Lire une cote de pari : les trois formats et la probabilité qu'elle cache

Une cote n'est pas seulement un multiplicateur de gain : c'est une probabilité déguisée. Savoir la relire dans ce sens est le préalable à toute méthode, y compris celles décrites sur nos pages consacrées au value bet et au flat betting.

Les trois formats en circulation

La cote décimale, employée en France et en Europe continentale, indique ce que rapporte une mise de 1 euro, mise comprise. Une cote de 2,50 rend 2,50 euros pour 1 euro engagé, dont 1 euro de mise et 1,50 euro de gain net.

La cote fractionnaire, britannique, exprime le gain net rapporté à la mise. Une cote de 5/2 signifie 5 euros gagnés pour 2 engagés, soit une décimale de 3,50 : on divise 5 par 2, puis on ajoute 1 pour la mise.

La cote américaine emploie un signe. Un plus indique le gain net pour 100 misés : à +150, une mise de 100 rapporte 150 de bénéfice, soit une décimale de 2,50. Un moins indique la mise nécessaire pour gagner 100 : à -150, il faut engager 150 pour en gagner 100, soit une décimale de 1,67.

De la cote à la probabilité

La conversion tient en une division : la probabilité implicite vaut 1 divisé par la cote décimale. Une cote de 2,00 correspond à 50 %, une cote de 4,00 à 25 %, une cote de 1,25 à 80 %.
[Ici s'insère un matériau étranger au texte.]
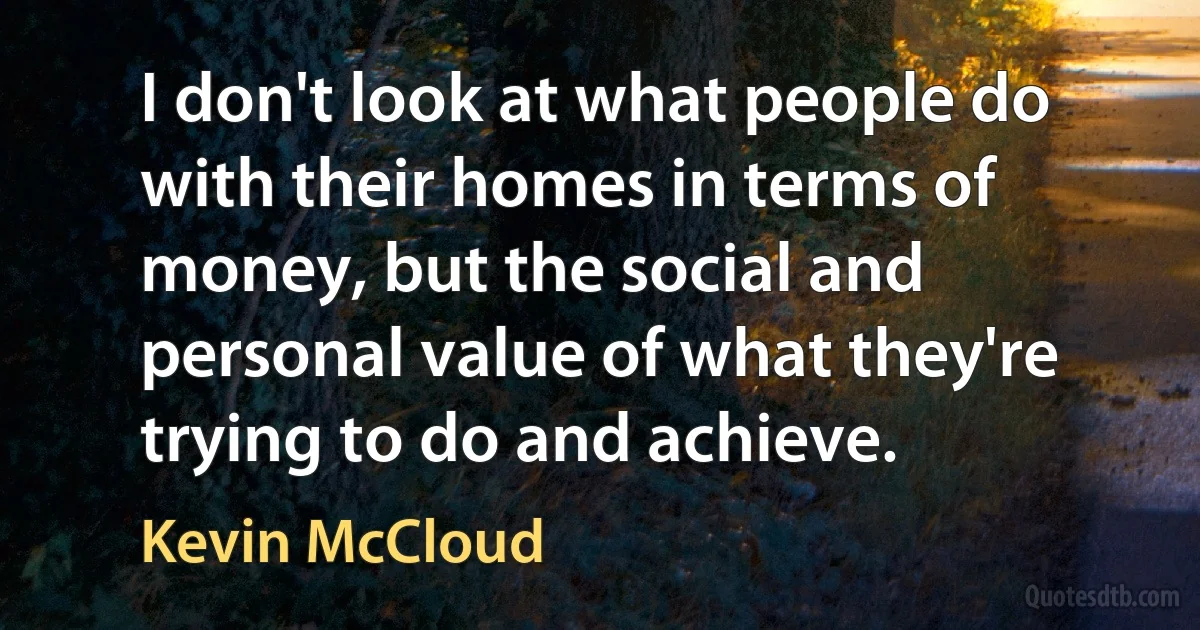 I don't look at what people do with their homes in terms of money, but the social and personal value of what they're trying to do and achieve. (Kevin McCloud)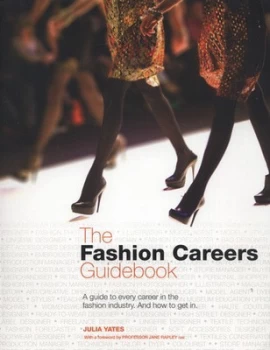 Image of The Fashion Careers Guidebook by Julia Yates Paperback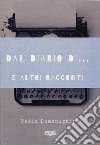 Il diario di... e altri racconti libro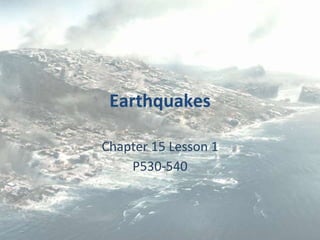 Earthquakes
Chapter 15 Lesson 1
P530-540
 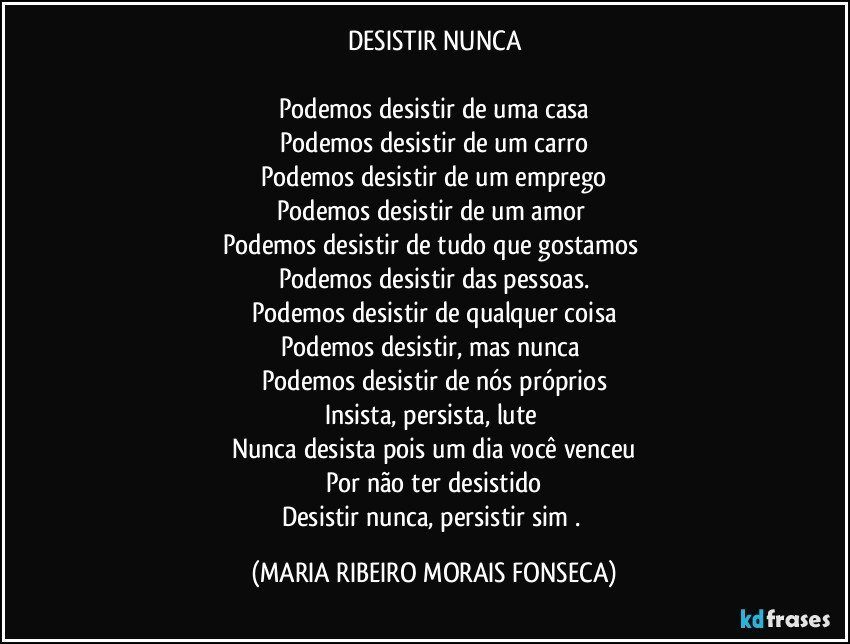 DESISTIR NUNCA

Podemos desistir de uma casa
Podemos desistir de um carro
Podemos desistir de um emprego
Podemos desistir de um amor 
Podemos desistir de tudo que gostamos 
Podemos desistir das pessoas.
Podemos desistir de qualquer coisa
Podemos desistir, mas nunca 
Podemos desistir de nós próprios
Insista, persista, lute 
Nunca desista pois um dia você venceu
Por não ter desistido
Desistir nunca, persistir sim . (MARIA RIBEIRO MORAIS FONSECA)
C'est le seul chiffre qui permette de comparer une cote à sa propre estimation. Tant qu'on raisonne en multiplicateur, on ne peut rien confronter ; en probabilité, la question devient simple : est-ce que je crois cet événement plus probable que ce que le marché annonce.

La marge se calcule, elle ne se devine pas

Additionnez les probabilités implicites de toutes les issues d'un même marché : le total dépasse toujours 100 %. L'excédent est la marge du bookmaker, prélevée quel que soit le résultat.

Sur un match de tennis coté 1,90 de chaque côté, chaque issue vaut 52,63 %. Leur somme atteint 105,26 % : la marge est donc de 5,26 %. À cotes égales de 1,95, elle tombe à 2,56 %. Sur un marché à trois issues comme un match de football, le calcul est identique, avec trois termes à additionner.

Cette mesure est le meilleur critère de comparaison entre opérateurs, bien avant les offres de bienvenue : une marge inférieure d'un point sur chaque pari pèse davantage, sur une saison, qu'un bonus ponctuel. Notre comparatif des bookmakers revient sur ce point.

Retrouver la cote sans marge

Pour estimer la probabilité réelle que le marché attribue, divisez chaque probabilité implicite par la somme obtenue. Dans l'exemple à 1,90, on obtient 52,63 divisé par 105,26, soit 50 % : le marché voit bien un match équilibré, et les 5,26 % restants sont la rémunération de l'opérateur.

Ce retraitement est indispensable dès qu'on compare ses propres estimations à celles du marché, faute de quoi on conclut systématiquement que le marché sous-évalue toutes les issues.